> **Problem requirements**: Looking at the material below, work out how many of its lines hold the string "name". Give that figure alone.

> **Input records**:
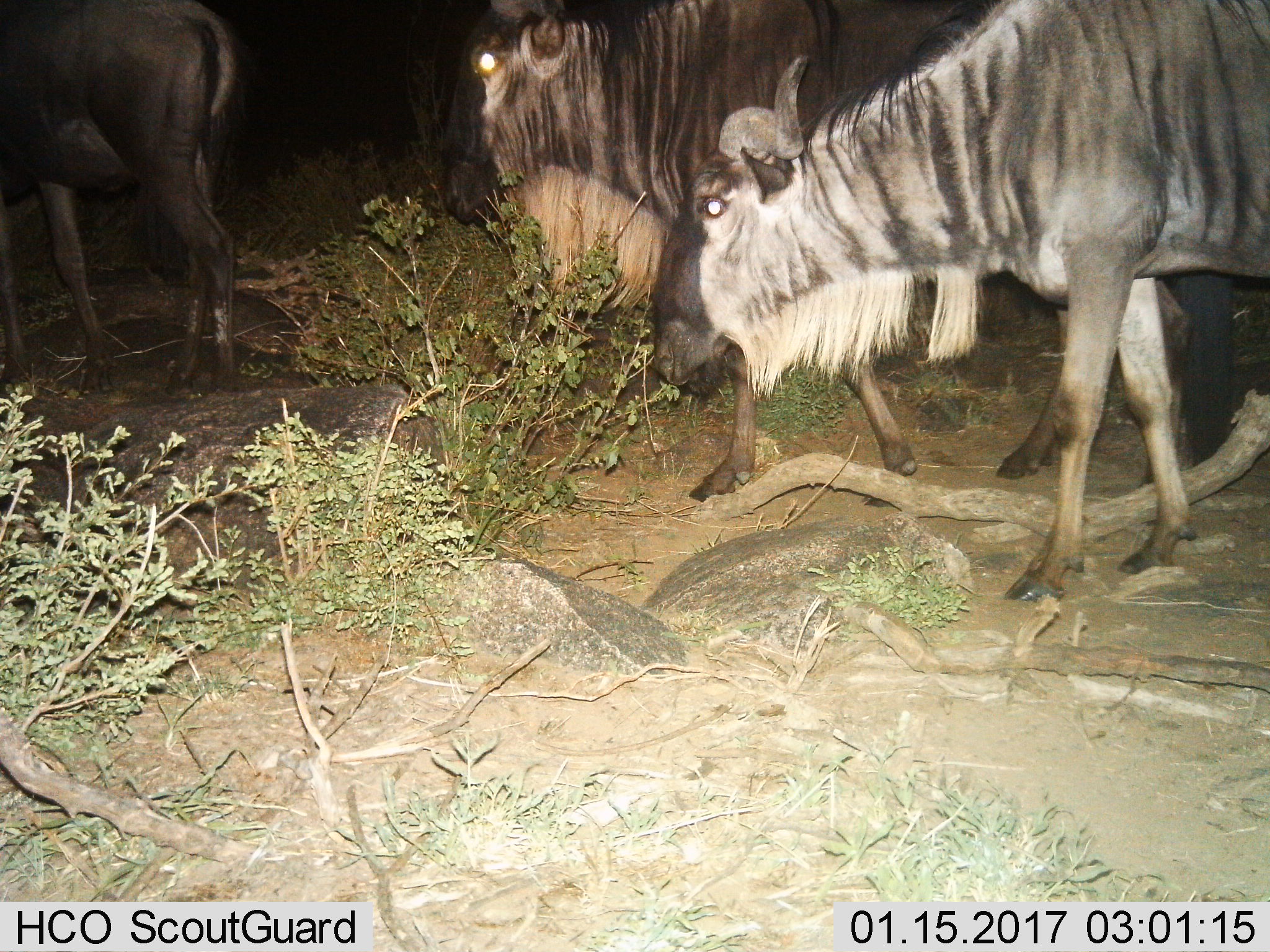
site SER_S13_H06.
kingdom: Animalia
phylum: Chordata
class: Mammalia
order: Artiodactyla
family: Bovidae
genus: Connochaetes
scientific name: Connochaetes taurinus taurinus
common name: blue wildebeest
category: wildebeestblue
Wildebeestblue (blue wildebeest) (Connochaetes taurinus taurinus), count 3. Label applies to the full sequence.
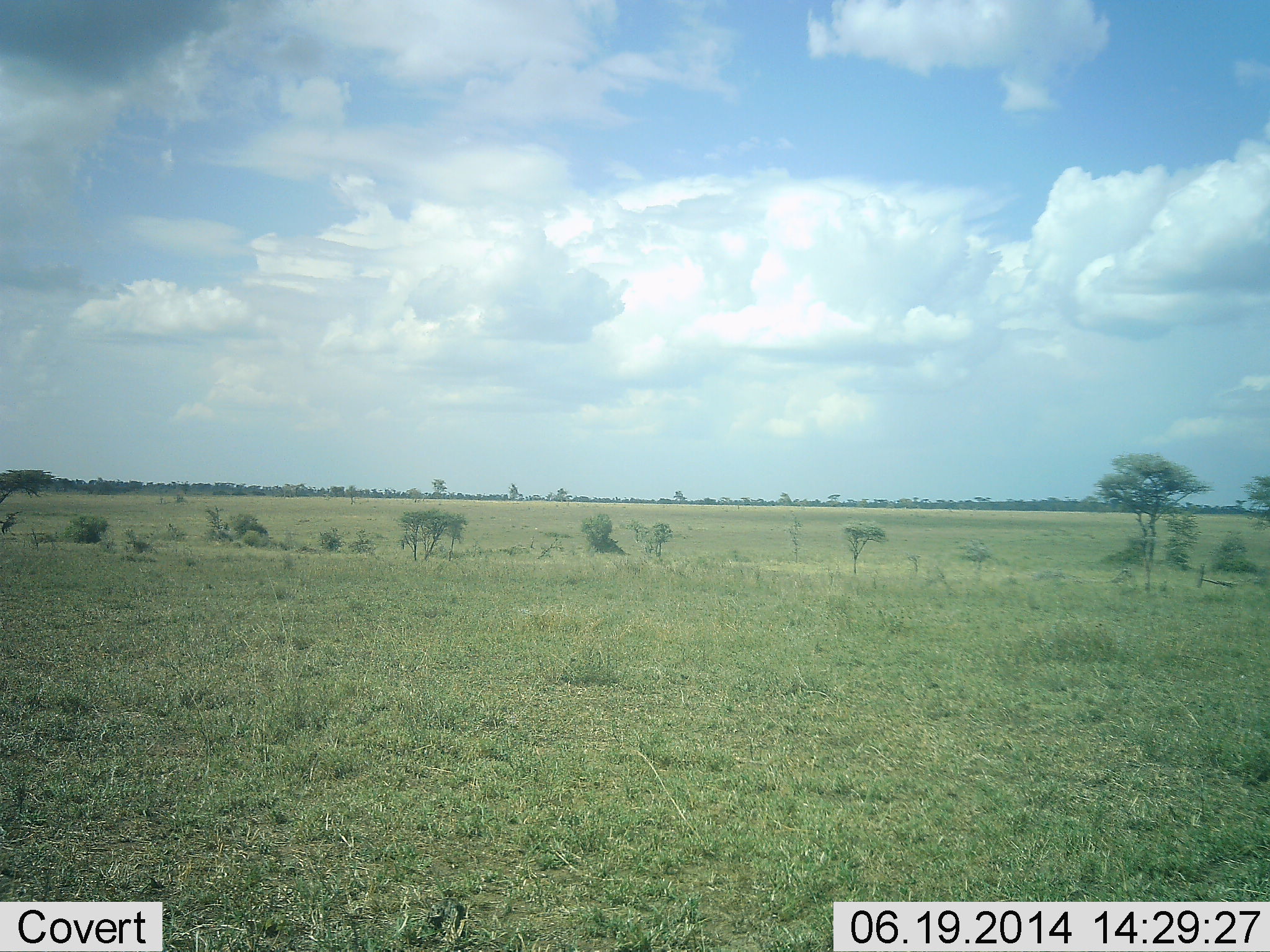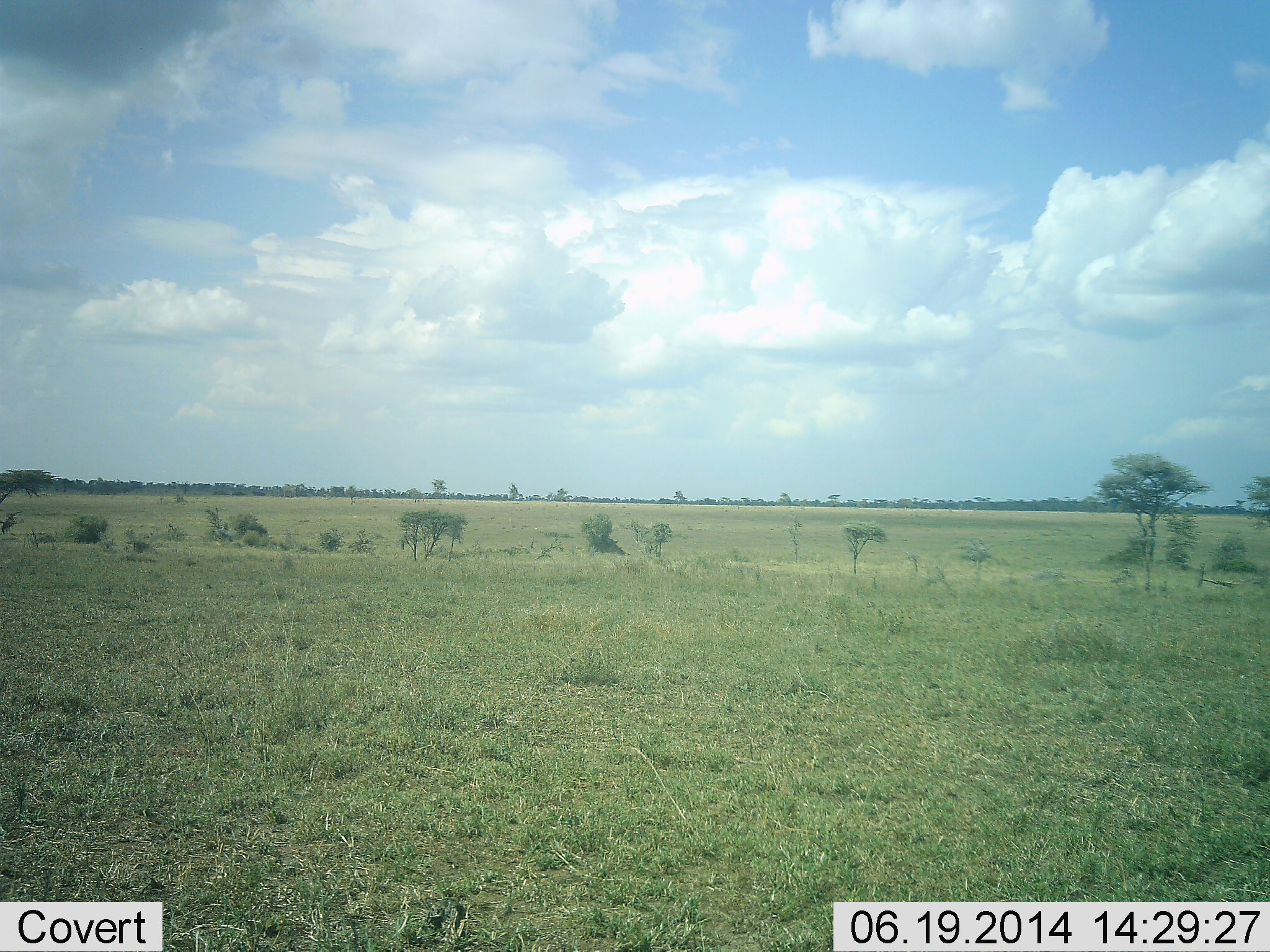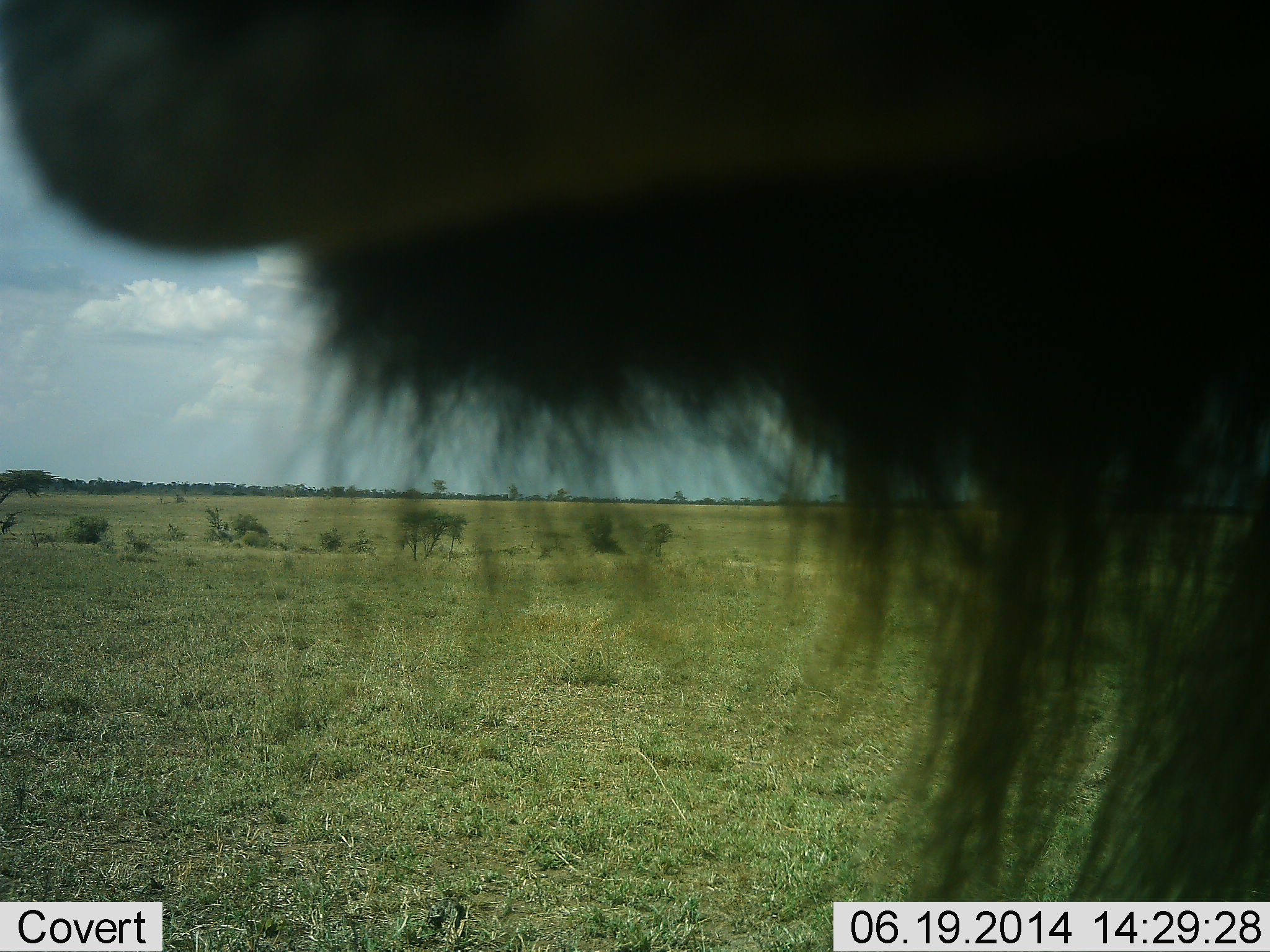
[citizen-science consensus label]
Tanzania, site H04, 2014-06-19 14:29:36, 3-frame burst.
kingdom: Animalia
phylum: Chordata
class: Mammalia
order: Artiodactyla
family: Bovidae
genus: Connochaetes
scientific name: Connochaetes taurinus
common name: blue wildebeest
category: wildebeest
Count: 1.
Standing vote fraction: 20%.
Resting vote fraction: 0%.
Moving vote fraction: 80%.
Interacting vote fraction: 0%.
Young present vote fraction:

> **Solution to the problem**: 4